Dumps/Airflow/Operations
Making a change to the SQL/XML Dump DAGs
These DAGs are specific in the way they are defined: they are code-generated instead of being manually written. The reason for that is: we used to define all of the DAGs in a single python file, the parsing of which was taking about 2 minutes. Not only was it a hotspot in the DAG parsing phase, but it was also causing the DAGs to temporarily disappear while that parsing was occurring.
To take full advantage of the DAG parsing parallelism (by default, we have twice as many DAG parsing workers as available CPUs in the scheduler pod), we decided to code-generate the XML/SQL dag files, each of these files only defining a single DAG.
This means that if you want to make a change to these DAGs, you need to make a change to the DAG template file and/or the code generation script , and regenerate the DAG files.
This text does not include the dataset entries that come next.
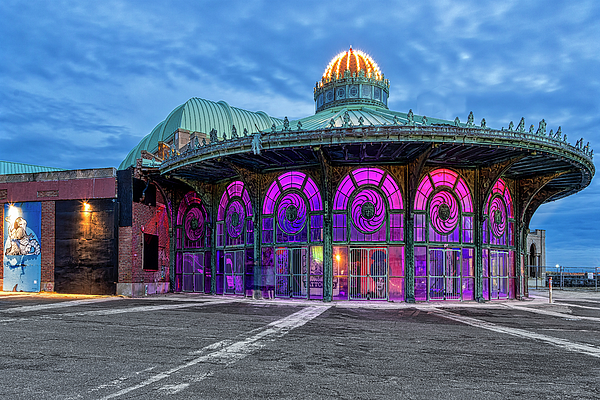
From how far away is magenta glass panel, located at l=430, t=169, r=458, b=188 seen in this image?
2391 centimetres

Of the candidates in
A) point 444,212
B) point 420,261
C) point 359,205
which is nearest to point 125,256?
point 359,205

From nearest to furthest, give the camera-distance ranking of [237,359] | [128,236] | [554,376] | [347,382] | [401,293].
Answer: [347,382] < [554,376] < [237,359] < [401,293] < [128,236]

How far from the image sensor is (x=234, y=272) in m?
27.1

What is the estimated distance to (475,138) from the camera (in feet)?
66.8

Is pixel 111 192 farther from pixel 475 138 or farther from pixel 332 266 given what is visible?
pixel 475 138

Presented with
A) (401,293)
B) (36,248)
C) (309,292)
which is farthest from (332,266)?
(36,248)

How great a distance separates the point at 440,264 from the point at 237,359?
1676 centimetres

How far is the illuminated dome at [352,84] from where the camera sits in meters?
31.1

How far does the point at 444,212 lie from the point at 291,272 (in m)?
8.47

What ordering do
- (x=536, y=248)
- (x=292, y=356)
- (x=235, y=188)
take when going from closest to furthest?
1. (x=292, y=356)
2. (x=235, y=188)
3. (x=536, y=248)

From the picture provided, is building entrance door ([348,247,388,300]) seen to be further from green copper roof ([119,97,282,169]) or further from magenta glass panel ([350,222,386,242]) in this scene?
green copper roof ([119,97,282,169])

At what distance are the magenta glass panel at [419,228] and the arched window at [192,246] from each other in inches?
501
- The code generation script is in charge of defining the wikis in scope for each DAG, the DAG keyword arguments, the Airflow pool, etc, and renders each DAG file by injecting these parameters into the DAG file template
- The DAG file template contains the actual DAG, with string template plaeholders for each of the parameters injected by the code generation script
For example, let's assume we'd like to remove the
wip=True
DAG keyword argument from each of these DAGs. To do this, we would remove it from the code generation file.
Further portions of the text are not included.